Sunday, July 31, 2005
This scares me
From the front page of the WaPo comes this story on the frightening lack of defenses against the possible H5N1 bird flu pandemic.
Public health officials preparing to battle what they view as an inevitable influenza pandemic say the world lacks the medical weapons to fight the disease effectively, and will not have them anytime soon.Some folks may ask why this is a problem, don't we have flu outbreaks each year?
Public health specialists and manufacturers are working frantically to develop vaccines, drugs, strategies for quarantining and treating the ill, and plans for international cooperation, but these efforts will take years. Meanwhile, the most dangerous strain of influenza to appear in decades -- the H5N1 "bird flu" in Asia -- is showing up in new populations of birds, and occasionally people, almost by the month, global health officials say.
If the virus were to start spreading in the next year, the world would have only a relative handful of doses of an experimental vaccine to defend against a disease that, history shows, could potentially kill millions. If the vaccine proved effective and every flu vaccine factory in the world started making it, the first doses would not be ready for four months. By then, the pathogen would probably be on every continent.
Theoretically, antiviral drugs could slow an outbreak and buy time. The problem is only one licensed drug, oseltamivir, appears to work against bird flu. At the moment, there is not enough stockpiled for widespread use. Nor is there a plan to deploy the small amount that exists in ways that would have the best chance of slowing the disease.
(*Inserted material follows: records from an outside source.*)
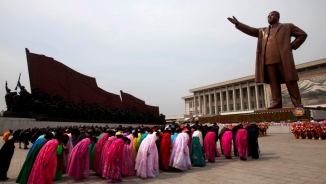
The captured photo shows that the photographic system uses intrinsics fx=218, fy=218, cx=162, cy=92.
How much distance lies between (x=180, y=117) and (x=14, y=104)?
43.2m

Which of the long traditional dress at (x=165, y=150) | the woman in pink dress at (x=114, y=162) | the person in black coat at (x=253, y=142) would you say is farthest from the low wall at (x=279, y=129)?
the woman in pink dress at (x=114, y=162)

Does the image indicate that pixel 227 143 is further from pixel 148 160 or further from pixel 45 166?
pixel 45 166

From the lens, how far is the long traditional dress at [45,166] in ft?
10.9

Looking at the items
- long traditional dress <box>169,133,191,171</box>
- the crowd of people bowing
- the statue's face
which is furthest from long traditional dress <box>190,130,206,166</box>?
the statue's face

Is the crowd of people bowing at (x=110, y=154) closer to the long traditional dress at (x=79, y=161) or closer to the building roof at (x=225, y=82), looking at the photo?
the long traditional dress at (x=79, y=161)

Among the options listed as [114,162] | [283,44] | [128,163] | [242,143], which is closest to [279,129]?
[283,44]

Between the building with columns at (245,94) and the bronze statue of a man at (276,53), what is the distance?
20658mm

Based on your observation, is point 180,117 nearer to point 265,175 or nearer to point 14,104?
point 14,104

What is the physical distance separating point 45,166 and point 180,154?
8.48 ft

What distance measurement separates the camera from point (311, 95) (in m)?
28.7

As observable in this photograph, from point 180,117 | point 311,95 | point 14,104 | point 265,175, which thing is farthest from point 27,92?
point 180,117

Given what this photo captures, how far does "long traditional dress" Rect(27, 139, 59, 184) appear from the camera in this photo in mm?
3320

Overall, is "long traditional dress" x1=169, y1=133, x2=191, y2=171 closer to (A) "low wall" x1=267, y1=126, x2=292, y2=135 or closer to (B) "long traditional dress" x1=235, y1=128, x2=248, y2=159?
(B) "long traditional dress" x1=235, y1=128, x2=248, y2=159

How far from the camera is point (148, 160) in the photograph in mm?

The public, conditioned to believe in the power of modern medicine, has heard little of how poorly prepared the world is to confront a flu pandemic, which is an epidemic that strikes several continents simultaneously and infects a substantial portion of the population.
Pandemic influenza is not an unusually bad version of the flu that appears each winter. Those outbreaks are caused by flu viruses that have been circulating for decades and change slightly year to year.My father, who was born in 1910, lived through the Spanish flu pandemic and combat in WWII. Of the two, he said that the flu scared him the most. In combat you had the means to fight back. There was no way to fight the flu, you just waited to see who would get it next.
Pandemics are caused by strains of virus that are highly contagious and to which people have no immunity. Such strains are rare. They arise from the chance scrambling and recombination of an animal flu virus and a human one, resulting in a strain whose molecular identity is wholly new.
In the 20th century, pandemics occurred in 1918, 1957 and 1968. Although the 19th-century record is less certain, there appear to have been four flu pandemics -- in 1833, 1836, 1847 and 1889. On a purely statistical basis, the nearly 40 years since the last one suggests the time may be ripe.